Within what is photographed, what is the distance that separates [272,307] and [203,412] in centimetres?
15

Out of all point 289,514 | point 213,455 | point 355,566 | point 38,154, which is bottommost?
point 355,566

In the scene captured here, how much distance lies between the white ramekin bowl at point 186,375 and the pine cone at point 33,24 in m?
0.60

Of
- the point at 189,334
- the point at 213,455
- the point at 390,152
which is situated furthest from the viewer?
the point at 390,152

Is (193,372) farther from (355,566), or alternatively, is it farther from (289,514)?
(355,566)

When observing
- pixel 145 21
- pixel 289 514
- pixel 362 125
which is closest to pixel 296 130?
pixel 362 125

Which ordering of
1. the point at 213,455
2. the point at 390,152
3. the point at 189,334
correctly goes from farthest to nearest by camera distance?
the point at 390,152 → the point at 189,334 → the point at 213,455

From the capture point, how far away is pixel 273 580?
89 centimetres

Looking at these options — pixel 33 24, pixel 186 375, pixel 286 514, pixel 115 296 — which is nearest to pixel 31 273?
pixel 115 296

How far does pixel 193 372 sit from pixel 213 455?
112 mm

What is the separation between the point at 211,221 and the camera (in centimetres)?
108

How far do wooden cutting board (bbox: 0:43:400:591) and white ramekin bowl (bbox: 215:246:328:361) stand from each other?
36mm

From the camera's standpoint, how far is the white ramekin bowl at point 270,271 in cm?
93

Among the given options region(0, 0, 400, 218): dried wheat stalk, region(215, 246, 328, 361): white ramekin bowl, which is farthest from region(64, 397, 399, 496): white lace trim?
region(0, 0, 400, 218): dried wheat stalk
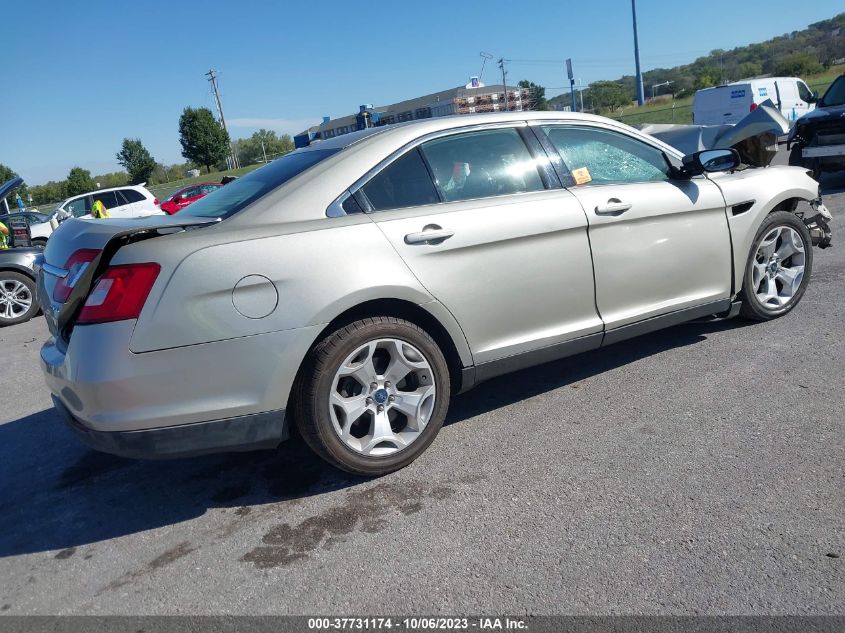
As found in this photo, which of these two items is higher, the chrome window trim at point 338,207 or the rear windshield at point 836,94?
the chrome window trim at point 338,207

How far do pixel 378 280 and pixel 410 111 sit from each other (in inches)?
184

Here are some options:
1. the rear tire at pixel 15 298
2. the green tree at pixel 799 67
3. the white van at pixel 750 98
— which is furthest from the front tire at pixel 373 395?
the green tree at pixel 799 67

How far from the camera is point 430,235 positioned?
329cm

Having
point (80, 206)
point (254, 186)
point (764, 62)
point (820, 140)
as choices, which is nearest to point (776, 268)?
point (254, 186)

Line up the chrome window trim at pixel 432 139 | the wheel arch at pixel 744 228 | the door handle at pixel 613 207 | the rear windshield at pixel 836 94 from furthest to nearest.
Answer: the rear windshield at pixel 836 94, the wheel arch at pixel 744 228, the door handle at pixel 613 207, the chrome window trim at pixel 432 139

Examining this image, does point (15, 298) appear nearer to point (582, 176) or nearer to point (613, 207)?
point (582, 176)

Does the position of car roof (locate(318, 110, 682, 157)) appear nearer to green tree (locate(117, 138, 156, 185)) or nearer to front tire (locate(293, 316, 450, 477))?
front tire (locate(293, 316, 450, 477))

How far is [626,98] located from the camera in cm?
6444

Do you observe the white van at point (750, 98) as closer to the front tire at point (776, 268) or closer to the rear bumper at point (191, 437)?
the front tire at point (776, 268)

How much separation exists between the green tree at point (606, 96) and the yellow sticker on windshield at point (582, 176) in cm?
5903

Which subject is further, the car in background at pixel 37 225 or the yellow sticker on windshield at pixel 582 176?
the car in background at pixel 37 225

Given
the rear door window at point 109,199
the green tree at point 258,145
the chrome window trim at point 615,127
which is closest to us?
the chrome window trim at point 615,127

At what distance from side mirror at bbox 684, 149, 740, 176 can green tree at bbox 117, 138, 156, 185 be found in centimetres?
6904

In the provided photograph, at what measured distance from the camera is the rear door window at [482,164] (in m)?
3.54
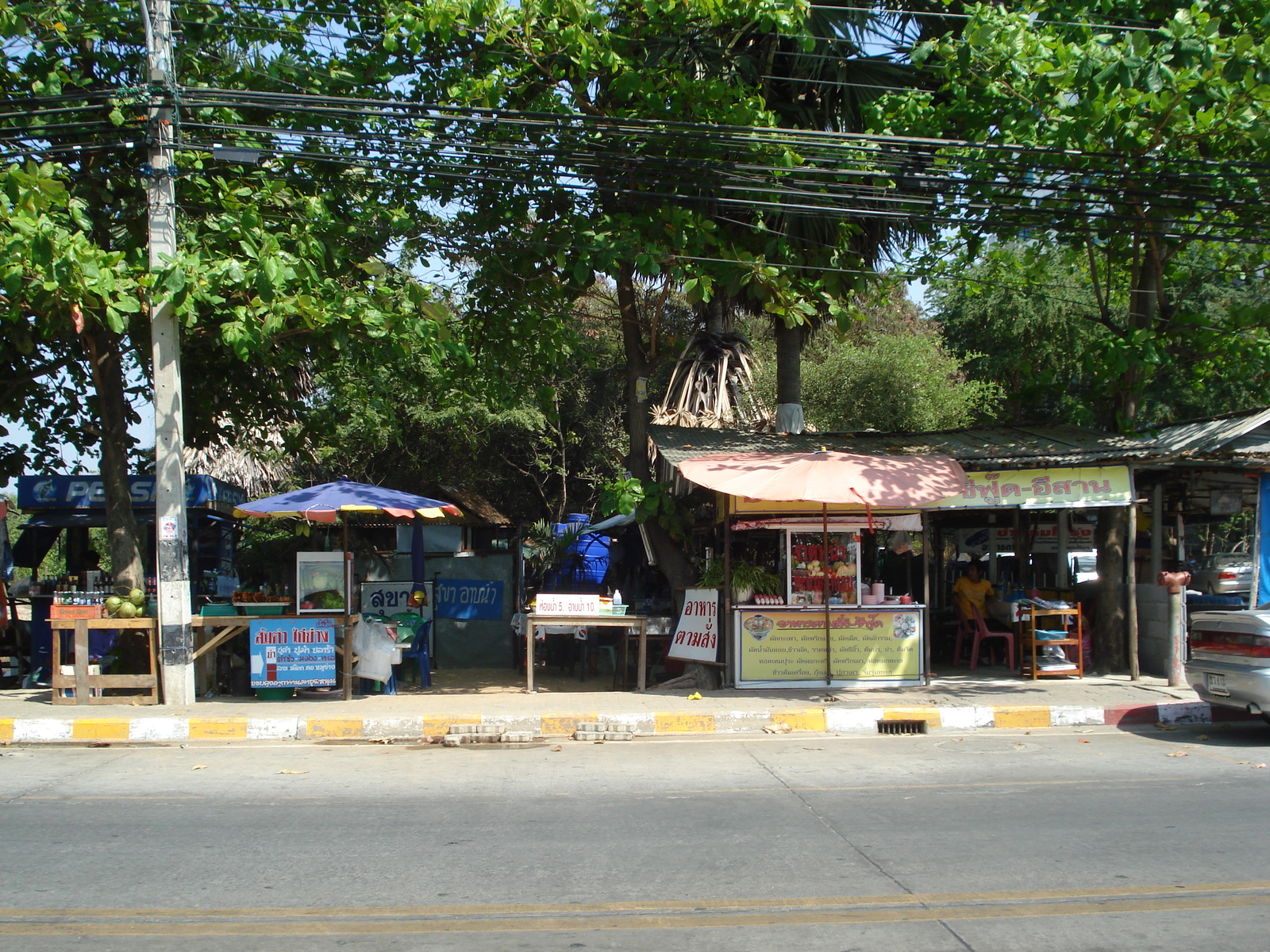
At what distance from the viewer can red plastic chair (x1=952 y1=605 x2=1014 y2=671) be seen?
42.5 ft

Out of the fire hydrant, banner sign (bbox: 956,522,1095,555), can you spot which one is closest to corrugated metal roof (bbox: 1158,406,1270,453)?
the fire hydrant

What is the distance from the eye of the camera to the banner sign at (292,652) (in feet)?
36.3

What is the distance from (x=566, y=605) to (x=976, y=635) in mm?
5825

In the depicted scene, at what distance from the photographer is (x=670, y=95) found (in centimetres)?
1166

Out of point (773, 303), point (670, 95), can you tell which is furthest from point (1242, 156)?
point (670, 95)

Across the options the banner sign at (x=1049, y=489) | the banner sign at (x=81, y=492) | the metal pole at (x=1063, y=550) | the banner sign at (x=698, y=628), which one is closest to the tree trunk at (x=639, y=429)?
the banner sign at (x=698, y=628)

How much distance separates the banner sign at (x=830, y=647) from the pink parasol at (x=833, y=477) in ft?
5.62

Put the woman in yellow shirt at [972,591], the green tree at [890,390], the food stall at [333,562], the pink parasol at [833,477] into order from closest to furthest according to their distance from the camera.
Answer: the pink parasol at [833,477] → the food stall at [333,562] → the woman in yellow shirt at [972,591] → the green tree at [890,390]

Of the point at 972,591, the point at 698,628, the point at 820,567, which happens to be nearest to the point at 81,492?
the point at 698,628

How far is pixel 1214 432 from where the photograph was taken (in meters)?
12.0

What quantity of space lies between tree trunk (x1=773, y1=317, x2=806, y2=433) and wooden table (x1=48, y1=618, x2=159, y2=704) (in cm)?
847

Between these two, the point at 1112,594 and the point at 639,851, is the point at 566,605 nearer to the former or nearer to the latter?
the point at 639,851

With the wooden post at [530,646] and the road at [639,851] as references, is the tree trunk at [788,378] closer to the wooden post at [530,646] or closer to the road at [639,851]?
the wooden post at [530,646]

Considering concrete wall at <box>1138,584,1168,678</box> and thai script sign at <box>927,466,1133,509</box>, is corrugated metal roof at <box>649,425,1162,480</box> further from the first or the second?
concrete wall at <box>1138,584,1168,678</box>
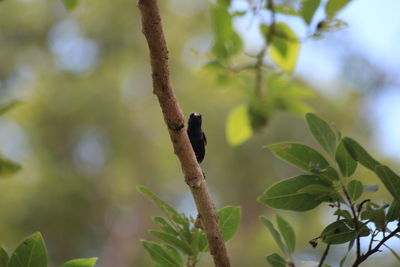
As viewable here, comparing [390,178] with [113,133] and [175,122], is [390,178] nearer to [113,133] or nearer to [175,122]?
[175,122]

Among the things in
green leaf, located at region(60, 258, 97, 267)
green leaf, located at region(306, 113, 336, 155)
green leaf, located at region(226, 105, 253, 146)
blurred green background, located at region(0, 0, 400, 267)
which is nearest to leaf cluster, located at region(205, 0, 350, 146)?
green leaf, located at region(226, 105, 253, 146)

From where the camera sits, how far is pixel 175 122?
111cm

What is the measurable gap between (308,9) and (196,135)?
569 millimetres

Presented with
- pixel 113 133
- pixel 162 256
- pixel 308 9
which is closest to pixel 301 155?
pixel 162 256

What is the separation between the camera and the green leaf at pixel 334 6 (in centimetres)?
168

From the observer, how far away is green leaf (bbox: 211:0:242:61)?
188cm

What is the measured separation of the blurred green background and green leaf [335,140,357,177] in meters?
10.2

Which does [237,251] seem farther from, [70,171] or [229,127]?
[229,127]

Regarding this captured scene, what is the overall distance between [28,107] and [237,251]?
21.0 ft

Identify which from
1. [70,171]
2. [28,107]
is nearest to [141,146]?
[70,171]

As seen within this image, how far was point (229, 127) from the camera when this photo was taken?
2234mm

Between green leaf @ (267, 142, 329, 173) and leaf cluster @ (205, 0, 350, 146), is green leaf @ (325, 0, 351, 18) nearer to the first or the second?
leaf cluster @ (205, 0, 350, 146)

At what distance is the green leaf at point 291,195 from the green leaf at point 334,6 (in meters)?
0.72

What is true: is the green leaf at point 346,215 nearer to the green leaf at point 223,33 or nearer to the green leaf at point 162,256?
the green leaf at point 162,256
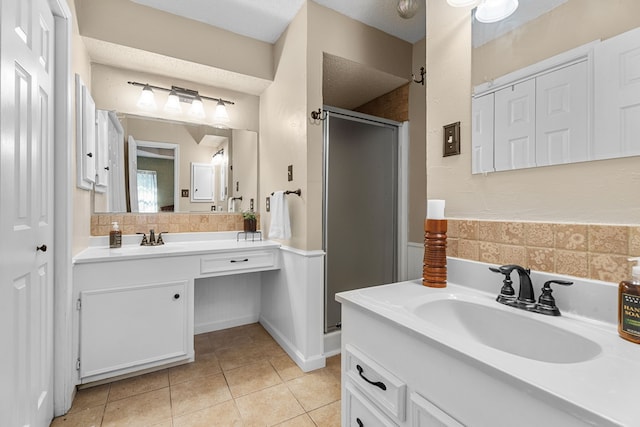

What the task asks - Edit the records from the line containing "Presented with" through the end of the records, replacing "camera" with "viewer" and leaving everything else unchanged. Return only those lines, omitting the pictures.

Result of this exercise -
Presented with
- pixel 113 133
- pixel 162 256
- pixel 308 9
which is closest to pixel 301 155?
pixel 162 256

What is the separation between the viewer and the green leaf at pixel 334 6 (in centimetres)?
168

From the observer, how far away is green leaf (bbox: 211:0:242:61)?
188cm

What is the measured separation of the blurred green background and green leaf [335,140,357,177] in meters?
10.2

Which does [237,251] seem farther from, [70,171] or [229,127]?
[229,127]

Regarding this captured scene, what is the overall distance between [28,107] and [237,251]?
21.0 ft

Identify which from
1. [70,171]
2. [28,107]
is nearest to [141,146]?
[70,171]

As seen within this image, how far was point (229, 127) from the viewer when this photo was taken?
2234mm

Between green leaf @ (267, 142, 329, 173) and leaf cluster @ (205, 0, 350, 146), is green leaf @ (325, 0, 351, 18) nearer to the first or the second?
leaf cluster @ (205, 0, 350, 146)

At what distance is the green leaf at point 291,195 from the green leaf at point 334,6 (in meters)?
0.72

What is true: is the green leaf at point 346,215 nearer to the green leaf at point 223,33 or nearer to the green leaf at point 162,256?
the green leaf at point 162,256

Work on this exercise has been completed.